I should mention, at this point, that since I set up this WordPress installation nearly a year ago and did a word dump of some potential posts into the Drafts folder, this piece has been sitting near the top, awaiting its turn to be fleshed out to the requisite few hundred words, but held back by (i) my sheer ineptitude at blogging with any regularity and (ii) a treadmill of college-study-college-finals-two-jobs eating almost all of my time.
So – I’m stumbling through XKCD and this one shows up:
It’s called Getting Out of Hand – and to a large extent, ‘out of hand’ is how I think our use of Wikipedia is slowly becoming.
I’ll begin with this: I adore education, purely for education’s own sake, and Wikipedia is, in my eyes, the best resource on the planet. Of any sort. It’s astounding. It’s the perfect companion to the modern ubiquity of tabbed browsing; open any page, and if there’s another piece you want to look at, you don’t have to cut short your initial reading – you merely queue it up in the background. I’ve misspent countless hours accidentally tumbling through election results and the minutae of international soccer tournaments. Spending a few hours on Wikipedia is like going on a druggy bender, where curiosity is the drug and the hangover is a cocktail of ‘Aaaah!’ and ‘Is that the time?’.
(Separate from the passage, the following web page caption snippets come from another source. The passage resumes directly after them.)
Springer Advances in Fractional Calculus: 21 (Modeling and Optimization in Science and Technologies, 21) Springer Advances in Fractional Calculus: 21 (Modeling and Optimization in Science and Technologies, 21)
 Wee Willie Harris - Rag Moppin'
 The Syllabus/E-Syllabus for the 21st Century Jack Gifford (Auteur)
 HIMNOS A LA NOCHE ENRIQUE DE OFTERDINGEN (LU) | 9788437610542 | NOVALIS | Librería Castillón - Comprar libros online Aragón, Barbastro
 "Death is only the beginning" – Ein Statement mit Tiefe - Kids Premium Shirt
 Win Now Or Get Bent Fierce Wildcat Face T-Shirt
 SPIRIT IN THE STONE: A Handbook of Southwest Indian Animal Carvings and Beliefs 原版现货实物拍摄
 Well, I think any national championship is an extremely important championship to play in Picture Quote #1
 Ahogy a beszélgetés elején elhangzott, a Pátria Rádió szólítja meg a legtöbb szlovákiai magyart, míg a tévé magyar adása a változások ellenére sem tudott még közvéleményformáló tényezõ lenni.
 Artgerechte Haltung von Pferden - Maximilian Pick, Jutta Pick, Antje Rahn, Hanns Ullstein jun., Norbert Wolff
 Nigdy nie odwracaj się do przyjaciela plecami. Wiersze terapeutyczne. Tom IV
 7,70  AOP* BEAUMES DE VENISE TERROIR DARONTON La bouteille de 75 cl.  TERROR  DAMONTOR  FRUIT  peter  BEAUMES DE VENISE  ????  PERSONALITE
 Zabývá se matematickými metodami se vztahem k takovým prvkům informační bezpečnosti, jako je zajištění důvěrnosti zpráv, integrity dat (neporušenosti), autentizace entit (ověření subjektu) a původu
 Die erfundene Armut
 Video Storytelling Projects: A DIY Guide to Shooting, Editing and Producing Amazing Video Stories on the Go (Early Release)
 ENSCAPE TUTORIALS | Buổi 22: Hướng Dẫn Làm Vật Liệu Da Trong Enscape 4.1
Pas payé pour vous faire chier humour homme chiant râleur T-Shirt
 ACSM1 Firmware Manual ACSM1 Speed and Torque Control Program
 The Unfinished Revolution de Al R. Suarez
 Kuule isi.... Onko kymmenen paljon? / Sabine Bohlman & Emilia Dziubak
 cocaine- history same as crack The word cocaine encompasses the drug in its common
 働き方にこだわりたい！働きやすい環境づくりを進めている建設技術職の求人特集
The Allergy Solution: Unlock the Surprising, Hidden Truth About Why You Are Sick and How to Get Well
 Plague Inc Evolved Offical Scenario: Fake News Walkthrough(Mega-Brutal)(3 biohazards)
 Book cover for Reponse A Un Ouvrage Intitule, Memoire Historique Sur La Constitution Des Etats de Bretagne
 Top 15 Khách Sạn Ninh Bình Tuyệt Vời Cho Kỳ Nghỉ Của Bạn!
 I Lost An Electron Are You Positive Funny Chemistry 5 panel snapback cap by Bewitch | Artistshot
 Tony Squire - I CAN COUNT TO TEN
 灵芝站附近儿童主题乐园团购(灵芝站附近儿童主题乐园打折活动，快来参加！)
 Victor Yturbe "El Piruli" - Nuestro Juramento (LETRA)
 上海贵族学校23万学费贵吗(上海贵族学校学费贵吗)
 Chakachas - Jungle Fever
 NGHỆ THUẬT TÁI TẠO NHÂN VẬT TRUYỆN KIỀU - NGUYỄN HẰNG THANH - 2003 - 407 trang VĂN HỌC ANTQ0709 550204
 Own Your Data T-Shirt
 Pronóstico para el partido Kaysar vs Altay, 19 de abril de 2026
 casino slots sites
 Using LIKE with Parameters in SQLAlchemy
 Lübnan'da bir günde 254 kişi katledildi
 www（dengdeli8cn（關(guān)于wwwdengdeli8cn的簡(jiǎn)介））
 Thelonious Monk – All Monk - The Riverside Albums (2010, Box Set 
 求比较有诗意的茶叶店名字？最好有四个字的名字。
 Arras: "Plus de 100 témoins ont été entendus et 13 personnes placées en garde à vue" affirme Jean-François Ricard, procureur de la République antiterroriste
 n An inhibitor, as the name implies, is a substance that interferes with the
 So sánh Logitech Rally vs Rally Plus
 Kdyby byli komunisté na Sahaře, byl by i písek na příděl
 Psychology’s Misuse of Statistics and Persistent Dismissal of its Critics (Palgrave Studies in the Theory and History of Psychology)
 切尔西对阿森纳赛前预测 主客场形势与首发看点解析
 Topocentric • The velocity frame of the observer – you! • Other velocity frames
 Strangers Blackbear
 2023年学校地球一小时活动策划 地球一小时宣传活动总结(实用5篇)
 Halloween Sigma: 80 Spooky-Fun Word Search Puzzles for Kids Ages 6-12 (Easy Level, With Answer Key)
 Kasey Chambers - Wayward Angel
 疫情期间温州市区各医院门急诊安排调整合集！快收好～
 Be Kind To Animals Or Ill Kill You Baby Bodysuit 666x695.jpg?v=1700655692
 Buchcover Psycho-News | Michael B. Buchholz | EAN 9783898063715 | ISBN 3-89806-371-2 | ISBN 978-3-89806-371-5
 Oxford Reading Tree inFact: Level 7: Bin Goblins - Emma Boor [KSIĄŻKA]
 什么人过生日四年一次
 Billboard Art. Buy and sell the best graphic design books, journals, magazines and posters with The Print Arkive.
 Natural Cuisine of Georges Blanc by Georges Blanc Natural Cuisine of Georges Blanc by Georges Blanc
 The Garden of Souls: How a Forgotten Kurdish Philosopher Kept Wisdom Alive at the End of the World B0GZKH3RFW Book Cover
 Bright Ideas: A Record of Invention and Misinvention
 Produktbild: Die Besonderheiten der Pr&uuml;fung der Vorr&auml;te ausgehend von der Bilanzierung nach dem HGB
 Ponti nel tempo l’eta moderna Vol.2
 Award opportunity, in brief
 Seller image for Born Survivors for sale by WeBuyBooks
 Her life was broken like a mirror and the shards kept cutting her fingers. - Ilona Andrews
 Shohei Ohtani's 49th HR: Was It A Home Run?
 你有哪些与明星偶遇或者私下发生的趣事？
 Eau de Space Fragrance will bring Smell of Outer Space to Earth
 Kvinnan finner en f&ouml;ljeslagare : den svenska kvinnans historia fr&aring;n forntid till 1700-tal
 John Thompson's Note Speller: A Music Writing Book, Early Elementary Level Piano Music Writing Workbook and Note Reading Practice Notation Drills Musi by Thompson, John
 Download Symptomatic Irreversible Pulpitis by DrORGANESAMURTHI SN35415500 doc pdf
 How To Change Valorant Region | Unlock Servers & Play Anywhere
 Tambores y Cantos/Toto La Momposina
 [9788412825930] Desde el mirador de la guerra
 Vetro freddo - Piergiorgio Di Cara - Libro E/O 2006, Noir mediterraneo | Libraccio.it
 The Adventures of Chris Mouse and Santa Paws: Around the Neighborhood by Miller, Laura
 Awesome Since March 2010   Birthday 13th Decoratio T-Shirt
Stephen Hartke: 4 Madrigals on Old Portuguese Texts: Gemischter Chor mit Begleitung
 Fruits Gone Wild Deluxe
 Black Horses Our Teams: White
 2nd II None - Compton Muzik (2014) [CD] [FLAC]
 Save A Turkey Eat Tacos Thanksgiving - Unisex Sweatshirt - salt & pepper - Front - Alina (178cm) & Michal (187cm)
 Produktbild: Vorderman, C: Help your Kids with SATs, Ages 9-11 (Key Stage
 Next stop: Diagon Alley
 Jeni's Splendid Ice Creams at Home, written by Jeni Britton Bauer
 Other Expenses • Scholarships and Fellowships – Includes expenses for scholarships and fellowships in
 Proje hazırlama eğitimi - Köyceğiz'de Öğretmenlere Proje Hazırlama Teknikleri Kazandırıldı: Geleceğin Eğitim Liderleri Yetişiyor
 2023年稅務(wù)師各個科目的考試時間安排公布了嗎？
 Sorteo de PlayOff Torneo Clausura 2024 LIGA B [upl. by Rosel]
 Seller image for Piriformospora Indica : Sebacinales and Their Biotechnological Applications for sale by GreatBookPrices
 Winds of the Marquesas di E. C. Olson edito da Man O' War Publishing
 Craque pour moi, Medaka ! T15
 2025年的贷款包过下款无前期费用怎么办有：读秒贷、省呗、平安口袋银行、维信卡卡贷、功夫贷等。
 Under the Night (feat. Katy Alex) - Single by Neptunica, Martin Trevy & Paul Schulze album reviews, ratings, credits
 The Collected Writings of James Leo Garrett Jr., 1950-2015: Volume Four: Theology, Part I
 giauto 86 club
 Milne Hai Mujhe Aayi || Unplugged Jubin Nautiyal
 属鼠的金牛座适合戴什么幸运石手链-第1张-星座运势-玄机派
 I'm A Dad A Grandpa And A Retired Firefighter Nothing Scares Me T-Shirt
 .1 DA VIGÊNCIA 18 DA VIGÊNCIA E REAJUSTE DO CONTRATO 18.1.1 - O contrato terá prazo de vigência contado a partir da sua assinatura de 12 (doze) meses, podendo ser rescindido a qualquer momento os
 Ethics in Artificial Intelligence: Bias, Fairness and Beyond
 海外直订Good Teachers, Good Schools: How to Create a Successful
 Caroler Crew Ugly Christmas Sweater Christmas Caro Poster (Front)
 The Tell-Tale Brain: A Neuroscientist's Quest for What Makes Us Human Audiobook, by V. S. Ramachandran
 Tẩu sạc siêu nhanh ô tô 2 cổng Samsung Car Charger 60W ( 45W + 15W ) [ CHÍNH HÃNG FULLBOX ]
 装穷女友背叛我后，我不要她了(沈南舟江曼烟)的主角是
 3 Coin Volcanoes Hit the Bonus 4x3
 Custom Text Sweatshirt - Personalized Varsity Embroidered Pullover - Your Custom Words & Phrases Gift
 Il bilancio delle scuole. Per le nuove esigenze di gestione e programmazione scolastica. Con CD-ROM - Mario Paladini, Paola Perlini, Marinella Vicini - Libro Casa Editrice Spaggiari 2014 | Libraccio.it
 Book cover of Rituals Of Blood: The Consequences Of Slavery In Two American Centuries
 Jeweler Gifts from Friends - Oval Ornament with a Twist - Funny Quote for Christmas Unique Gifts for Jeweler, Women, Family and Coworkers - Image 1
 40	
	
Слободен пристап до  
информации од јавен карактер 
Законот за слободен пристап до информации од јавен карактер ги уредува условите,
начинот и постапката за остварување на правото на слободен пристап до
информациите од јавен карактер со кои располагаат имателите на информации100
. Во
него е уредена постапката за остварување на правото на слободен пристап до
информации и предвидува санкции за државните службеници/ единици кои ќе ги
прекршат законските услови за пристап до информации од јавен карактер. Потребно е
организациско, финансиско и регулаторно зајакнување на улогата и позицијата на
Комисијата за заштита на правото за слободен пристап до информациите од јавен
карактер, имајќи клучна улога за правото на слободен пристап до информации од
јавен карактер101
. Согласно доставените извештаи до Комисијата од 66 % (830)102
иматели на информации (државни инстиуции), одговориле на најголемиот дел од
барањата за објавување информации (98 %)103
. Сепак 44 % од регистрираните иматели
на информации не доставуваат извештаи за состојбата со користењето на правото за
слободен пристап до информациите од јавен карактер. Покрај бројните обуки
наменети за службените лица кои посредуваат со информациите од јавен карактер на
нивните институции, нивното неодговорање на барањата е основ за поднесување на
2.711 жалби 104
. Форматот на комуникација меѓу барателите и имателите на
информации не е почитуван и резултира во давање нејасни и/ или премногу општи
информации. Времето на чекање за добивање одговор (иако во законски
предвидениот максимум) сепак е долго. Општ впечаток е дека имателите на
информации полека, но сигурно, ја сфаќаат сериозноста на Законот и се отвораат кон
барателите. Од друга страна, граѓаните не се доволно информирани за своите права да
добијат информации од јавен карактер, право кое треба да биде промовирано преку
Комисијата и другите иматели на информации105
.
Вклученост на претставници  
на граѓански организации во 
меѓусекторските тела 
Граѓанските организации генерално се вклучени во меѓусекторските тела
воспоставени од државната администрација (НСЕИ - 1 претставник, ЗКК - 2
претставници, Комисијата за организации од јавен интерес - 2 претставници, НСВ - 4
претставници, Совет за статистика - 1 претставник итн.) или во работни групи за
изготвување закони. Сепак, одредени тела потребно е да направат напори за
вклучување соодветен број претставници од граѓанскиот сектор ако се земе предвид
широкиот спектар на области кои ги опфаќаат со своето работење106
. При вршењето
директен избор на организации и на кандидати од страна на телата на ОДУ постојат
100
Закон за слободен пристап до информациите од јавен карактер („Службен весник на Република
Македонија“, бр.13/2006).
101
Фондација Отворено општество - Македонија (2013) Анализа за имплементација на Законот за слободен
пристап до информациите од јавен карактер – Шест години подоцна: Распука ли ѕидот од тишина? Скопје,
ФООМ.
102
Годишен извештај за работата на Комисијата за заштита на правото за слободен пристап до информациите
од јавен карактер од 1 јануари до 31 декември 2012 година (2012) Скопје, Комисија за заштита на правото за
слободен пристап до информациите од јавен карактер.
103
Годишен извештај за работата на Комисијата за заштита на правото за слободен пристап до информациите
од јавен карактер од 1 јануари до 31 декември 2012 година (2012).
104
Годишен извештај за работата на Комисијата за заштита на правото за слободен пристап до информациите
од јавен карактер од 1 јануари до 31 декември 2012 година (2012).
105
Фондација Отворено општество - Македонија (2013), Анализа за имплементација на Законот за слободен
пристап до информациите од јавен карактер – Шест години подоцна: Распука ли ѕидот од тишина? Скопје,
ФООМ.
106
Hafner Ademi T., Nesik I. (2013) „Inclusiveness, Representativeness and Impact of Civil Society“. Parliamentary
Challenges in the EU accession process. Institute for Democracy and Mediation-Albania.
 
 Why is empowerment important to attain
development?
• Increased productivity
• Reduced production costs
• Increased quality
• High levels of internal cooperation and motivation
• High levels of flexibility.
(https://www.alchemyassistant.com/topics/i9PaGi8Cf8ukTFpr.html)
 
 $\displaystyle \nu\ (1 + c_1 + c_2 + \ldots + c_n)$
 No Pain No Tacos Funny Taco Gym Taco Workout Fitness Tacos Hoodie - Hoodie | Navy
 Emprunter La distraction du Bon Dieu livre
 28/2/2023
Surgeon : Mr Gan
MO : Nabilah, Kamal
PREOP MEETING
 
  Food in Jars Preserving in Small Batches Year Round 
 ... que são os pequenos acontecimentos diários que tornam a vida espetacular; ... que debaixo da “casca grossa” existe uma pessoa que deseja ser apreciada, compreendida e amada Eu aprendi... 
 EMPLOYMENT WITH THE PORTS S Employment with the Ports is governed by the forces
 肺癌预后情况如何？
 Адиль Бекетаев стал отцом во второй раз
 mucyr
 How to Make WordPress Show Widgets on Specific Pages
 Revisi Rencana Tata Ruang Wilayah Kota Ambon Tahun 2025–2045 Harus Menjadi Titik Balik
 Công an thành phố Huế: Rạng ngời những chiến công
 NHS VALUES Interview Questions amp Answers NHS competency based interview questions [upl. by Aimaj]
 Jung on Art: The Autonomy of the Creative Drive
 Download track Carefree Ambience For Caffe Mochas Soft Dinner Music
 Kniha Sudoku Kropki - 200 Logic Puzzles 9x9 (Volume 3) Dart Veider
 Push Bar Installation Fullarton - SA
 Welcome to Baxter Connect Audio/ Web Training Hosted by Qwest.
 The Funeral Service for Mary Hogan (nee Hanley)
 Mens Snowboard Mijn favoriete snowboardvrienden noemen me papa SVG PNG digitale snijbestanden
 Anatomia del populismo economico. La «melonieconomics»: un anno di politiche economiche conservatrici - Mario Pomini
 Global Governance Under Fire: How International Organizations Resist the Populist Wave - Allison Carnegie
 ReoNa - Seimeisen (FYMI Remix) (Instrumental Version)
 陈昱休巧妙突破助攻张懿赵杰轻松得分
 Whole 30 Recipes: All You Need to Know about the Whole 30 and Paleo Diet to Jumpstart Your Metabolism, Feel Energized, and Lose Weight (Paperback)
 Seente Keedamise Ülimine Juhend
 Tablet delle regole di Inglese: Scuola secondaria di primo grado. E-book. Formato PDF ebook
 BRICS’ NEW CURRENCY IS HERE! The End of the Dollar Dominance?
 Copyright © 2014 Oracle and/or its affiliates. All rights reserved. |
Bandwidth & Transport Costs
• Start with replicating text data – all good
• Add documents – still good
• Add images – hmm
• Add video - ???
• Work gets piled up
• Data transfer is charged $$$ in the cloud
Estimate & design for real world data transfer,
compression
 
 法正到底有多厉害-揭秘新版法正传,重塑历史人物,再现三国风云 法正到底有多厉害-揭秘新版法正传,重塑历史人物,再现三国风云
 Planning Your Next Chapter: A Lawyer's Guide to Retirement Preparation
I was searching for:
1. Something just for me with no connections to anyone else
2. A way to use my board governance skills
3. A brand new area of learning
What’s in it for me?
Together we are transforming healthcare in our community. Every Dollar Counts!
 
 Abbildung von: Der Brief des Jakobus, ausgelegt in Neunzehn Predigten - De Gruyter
Another great thing about the Firefox and Wikipedia marriage is the ability to add search keywords. My browsers are customised so that if I go to the address bar and type ‘wp Adolf Hitler’ (where ‘wp’ stands for Wikipedia), the Adolf Hitler entry loads in seconds. It’s a fantastic ability, but one that leads to an easily developed over-reliance.
Put very simple, Wikipedia has slowly become far too easy to rely upon. When broadband first standard gaining prominence in the early part of this decade, the ability to access an untapped well of knowledge. As we go mobile, and slowly mesh ourselves into an interconnected web of data, the sum of all human knowledge is available pretty much everywhere (note Patrick Collison’s Encyclopedia app for the iPhone, which allows users to download the entirety of Wikipedia for seven quid). If you’re struggling to remember even something as insignificant as Roy Keane’s middle name on the move, it’s not difficult to get hold of the data – especially now as people slowly become more au fait with their phones’ abilities to access mobile websites.
I once asked an old German teacher, quite lazily, what the translation of some inane noun was, and was given an educating response. She told me that if I were just to listen to her translate it and write it down, I was unlikely to retain any of that information; but if I were to take a few minutes and check it in the dictionary myself, I was far more likely to retain the fact. (It was ‘potatoes’, and the translation – which, indeed, has never left my mind since, is ‘Kartoffeln’). But what is it to lose the wonder of not knowing things? Wikipedia might give the ideal process of a quest to check information, but when it becomes as instant as a teacher’s responses, it loses that special edge that genuine, laboured curiosity brings.
We’re coming dangerously close to a time where necessity – being the mother of invention – is a non-entity. If every enquiry can be answered in nanoseconds, what will become of human imagination? Ignorance is the fuel that drives humans to be more creative and do exceptional things. If all answers can be gotten at a moment’s notice, we forever lose grasp of that drive to create better things.
Roy Keane’s middle name, by the way, is Maurice. No Wikipedia needed.